# [BRANO DA LEGGERE]
• • • • • • •

Le scuse a metà del chirurgo di Tor Vergata dopo gli insulti alla giovane collega: «In sala operatoria si combatte e io voglio vincere sempre»


«In sala operatoria si combatte per la vita. E io voglio vincere, sempre». Si giustifica così Giuseppe Sica, il chirurgo del Policlinico di Tor Vergata, a Roma, accusato di aver insultato e aggredito una giovane collega in sala operatoria. In una lettera, il professore chiarisce di aver chiesto scusa alla donna, ma rivendica, almeno in parte, la dura reazione avuta nel bel mezzo di un’operazione chirurgica. «Se percepisco un rischio concreto per il paziente, è mio dovere reagire. Viviamo in un mondo che spesso sembra capovolto. Un mondo dove si giudica con superficialità ciò che non si conosce. Eppure, ci sono luoghi, come la sala operatoria, in cui non si può permettere né leggerezza né approssimazione», spiega Giuseppe Sica.
Il video con gli insulti
In un video diffuso dall’Ansa, si vede e si sente il chirurgo del Policlinico Tor Vergata insultare la giovane collega: «Togliti dal c**zo. Te ne devi andare e non ti voglio mai più vedere in sala operatoria». A un certo punto si sente anche un rumore secco, descritto come un pugno o uno schiaffo. Sulla questione è intervenuto anche il presidente del Lazio, Francesco Rocca, che ha promesso sanzioni nei confronti del medico: «Abbiamo convocato la commissione disciplinare per la prossima settimana. Spero che faccia altrettanto l’Ordine dei medici. Questo chirurgo che ha pronunciato certe frasi e picchiato la sua assistente non deve più entrare in sala operatoria né entrare in contatto con gli studenti».

• • • • • • •

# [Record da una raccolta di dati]
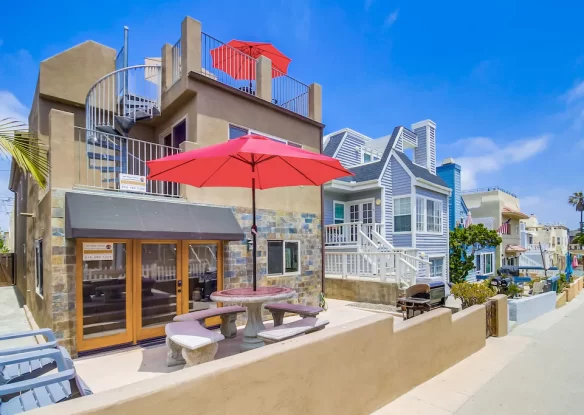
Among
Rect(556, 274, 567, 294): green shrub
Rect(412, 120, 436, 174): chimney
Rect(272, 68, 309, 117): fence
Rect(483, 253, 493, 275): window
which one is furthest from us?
Rect(483, 253, 493, 275): window

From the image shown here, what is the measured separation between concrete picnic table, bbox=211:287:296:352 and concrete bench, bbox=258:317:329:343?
43 centimetres

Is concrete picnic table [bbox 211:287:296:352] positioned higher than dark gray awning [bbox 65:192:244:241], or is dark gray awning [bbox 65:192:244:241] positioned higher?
dark gray awning [bbox 65:192:244:241]

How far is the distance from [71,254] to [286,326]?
3848 millimetres

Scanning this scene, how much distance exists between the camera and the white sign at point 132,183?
639 cm

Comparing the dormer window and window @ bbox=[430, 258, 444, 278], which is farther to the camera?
the dormer window

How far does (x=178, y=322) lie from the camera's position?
16.8 ft

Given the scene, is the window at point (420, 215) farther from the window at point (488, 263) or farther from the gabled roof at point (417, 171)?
the window at point (488, 263)

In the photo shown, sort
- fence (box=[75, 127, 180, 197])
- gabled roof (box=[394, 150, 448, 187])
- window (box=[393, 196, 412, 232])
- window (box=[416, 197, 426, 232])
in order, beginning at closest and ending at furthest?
fence (box=[75, 127, 180, 197])
window (box=[393, 196, 412, 232])
window (box=[416, 197, 426, 232])
gabled roof (box=[394, 150, 448, 187])

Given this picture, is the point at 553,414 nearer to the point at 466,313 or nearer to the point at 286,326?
the point at 466,313

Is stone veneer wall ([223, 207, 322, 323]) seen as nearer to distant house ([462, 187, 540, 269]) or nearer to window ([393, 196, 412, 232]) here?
window ([393, 196, 412, 232])

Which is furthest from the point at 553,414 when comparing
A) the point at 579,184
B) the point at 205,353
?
the point at 579,184

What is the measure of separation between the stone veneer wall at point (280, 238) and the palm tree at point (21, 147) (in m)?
3.84

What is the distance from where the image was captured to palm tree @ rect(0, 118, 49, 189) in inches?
166

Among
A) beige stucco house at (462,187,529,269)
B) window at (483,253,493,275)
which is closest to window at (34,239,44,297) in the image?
window at (483,253,493,275)
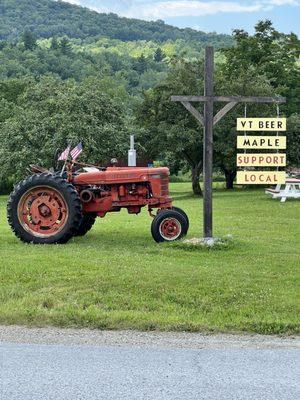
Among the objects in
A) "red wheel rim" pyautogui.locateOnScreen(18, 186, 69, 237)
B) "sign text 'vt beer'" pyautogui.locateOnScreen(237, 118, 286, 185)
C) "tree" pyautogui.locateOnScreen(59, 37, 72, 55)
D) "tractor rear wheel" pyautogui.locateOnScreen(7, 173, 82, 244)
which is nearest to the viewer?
"sign text 'vt beer'" pyautogui.locateOnScreen(237, 118, 286, 185)

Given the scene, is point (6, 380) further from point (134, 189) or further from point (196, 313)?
point (134, 189)

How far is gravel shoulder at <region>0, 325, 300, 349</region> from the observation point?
647 centimetres

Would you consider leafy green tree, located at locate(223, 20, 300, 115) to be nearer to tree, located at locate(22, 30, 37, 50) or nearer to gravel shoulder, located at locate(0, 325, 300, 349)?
gravel shoulder, located at locate(0, 325, 300, 349)

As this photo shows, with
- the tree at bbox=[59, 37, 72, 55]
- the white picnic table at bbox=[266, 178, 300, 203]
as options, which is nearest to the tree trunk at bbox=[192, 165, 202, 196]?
the white picnic table at bbox=[266, 178, 300, 203]

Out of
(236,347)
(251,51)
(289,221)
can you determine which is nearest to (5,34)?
(251,51)

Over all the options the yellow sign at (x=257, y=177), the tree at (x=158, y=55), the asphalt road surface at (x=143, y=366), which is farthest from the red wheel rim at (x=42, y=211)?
the tree at (x=158, y=55)

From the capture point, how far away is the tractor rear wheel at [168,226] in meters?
12.6

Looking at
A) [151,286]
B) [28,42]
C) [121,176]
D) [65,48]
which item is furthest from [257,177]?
[28,42]

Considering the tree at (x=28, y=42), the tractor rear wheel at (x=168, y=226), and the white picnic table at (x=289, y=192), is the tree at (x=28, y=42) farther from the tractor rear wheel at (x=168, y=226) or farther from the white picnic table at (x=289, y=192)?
the tractor rear wheel at (x=168, y=226)

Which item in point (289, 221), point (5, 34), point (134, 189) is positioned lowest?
point (289, 221)

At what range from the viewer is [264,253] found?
11.4 metres

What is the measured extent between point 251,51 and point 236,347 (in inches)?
1834

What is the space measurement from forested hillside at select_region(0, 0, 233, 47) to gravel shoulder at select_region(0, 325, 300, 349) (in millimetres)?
174402

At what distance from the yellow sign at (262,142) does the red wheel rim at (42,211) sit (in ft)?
11.9
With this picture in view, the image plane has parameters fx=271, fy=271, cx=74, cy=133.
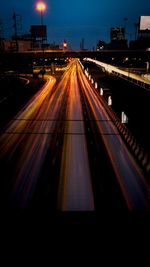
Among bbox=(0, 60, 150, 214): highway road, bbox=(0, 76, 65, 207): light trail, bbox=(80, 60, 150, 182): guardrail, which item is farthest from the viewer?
bbox=(80, 60, 150, 182): guardrail

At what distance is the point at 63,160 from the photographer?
551 inches

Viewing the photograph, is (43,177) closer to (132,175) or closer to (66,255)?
(132,175)

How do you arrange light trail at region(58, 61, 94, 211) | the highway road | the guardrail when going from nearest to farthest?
light trail at region(58, 61, 94, 211) < the highway road < the guardrail

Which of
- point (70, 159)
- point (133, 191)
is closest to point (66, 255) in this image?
point (133, 191)

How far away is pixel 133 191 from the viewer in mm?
10930

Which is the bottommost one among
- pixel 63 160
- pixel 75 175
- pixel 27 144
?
pixel 75 175

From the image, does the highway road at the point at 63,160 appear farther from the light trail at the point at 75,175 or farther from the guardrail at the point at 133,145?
the guardrail at the point at 133,145

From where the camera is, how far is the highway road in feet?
34.6

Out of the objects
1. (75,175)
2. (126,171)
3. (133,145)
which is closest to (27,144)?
(75,175)

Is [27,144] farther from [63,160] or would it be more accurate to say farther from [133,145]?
[133,145]

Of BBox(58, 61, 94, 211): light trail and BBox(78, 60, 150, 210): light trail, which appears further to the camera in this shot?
BBox(78, 60, 150, 210): light trail

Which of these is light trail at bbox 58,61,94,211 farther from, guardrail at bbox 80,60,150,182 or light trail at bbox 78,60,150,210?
guardrail at bbox 80,60,150,182

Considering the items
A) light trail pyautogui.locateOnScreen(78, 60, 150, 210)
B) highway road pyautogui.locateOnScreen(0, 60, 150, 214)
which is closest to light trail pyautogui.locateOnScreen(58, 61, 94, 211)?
highway road pyautogui.locateOnScreen(0, 60, 150, 214)

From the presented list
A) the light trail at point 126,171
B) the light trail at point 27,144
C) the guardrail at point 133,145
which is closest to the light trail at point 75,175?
the light trail at point 27,144
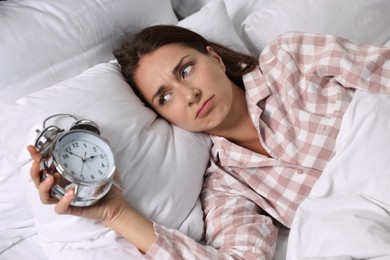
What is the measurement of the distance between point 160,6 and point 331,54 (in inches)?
21.7

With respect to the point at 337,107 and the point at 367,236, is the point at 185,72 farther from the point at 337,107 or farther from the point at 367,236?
the point at 367,236

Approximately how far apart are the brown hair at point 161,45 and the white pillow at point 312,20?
0.17m

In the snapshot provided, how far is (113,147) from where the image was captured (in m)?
1.06

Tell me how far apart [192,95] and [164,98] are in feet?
0.32

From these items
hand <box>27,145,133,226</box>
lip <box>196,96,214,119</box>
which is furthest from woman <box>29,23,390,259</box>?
hand <box>27,145,133,226</box>

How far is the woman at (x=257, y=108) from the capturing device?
116cm

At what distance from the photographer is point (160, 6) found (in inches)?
56.9

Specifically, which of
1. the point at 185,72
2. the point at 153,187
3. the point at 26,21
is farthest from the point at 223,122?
the point at 26,21

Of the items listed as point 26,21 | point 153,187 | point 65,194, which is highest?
point 26,21

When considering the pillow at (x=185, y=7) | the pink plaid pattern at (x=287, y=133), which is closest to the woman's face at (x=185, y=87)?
the pink plaid pattern at (x=287, y=133)

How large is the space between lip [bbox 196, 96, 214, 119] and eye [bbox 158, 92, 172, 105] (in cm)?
9

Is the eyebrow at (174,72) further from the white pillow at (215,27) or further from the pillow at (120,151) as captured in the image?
the white pillow at (215,27)

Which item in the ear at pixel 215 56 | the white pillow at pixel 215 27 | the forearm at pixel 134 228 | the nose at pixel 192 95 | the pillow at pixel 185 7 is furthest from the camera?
the pillow at pixel 185 7

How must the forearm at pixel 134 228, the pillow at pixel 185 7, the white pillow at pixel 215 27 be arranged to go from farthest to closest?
1. the pillow at pixel 185 7
2. the white pillow at pixel 215 27
3. the forearm at pixel 134 228
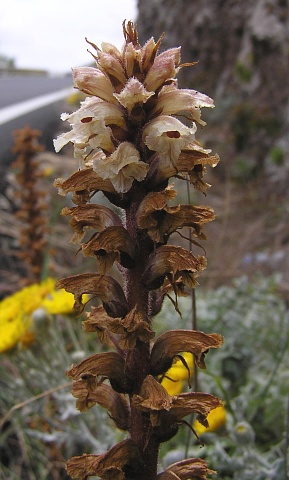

• • • • • • •

# [DOMANDE DA SVOLGERE]
1. Secondo l'articolo sul chirurgo di Tor Vergata, quando si riunirà la commissione disciplinare annunciata dal presidente del Lazio?
2. Continua l'articolo sul chirurgo di Tor Vergata a partire dall'ultima frase riportata.

# [RISPOSTE SCRITTE]
1. La prossima settimana.

2.
La risposta del chirurgo
A distanza di qualche giorno dall’inizio delle polemiche, Giuseppe Sica pubblica una nota perché dice di sentire «il dovere di raccontare cosa accade davvero quando si entra in sala operatoria per affrontare un caso clinico complesso». Il chirurgo descrive il momento dell’operazione chirurgica come un «fronte dove si combatte davvero tra la vita e la morte. In quei momenti, ogni secondo conta. La responsabilità è mia, totalmente mia. E se percepisco un rischio concreto per il paziente, è mio dovere reagire. Il nostro ordinamento giuridico chiama questo comportamento “stato di necessità” ed è un’esimente assoluta». Dopodiché, aggiunge: «Riconosco che i toni usati nei confronti di una collega assistente durante quell’intervento, protrattosi per oltre cinque ore, sono stati eccessivi e dettati da uno stato di forte tensione e stress emotivo. Per questo, desidero esprimere pubblicamente le mie scuse sincere e personali alla collega coinvolta».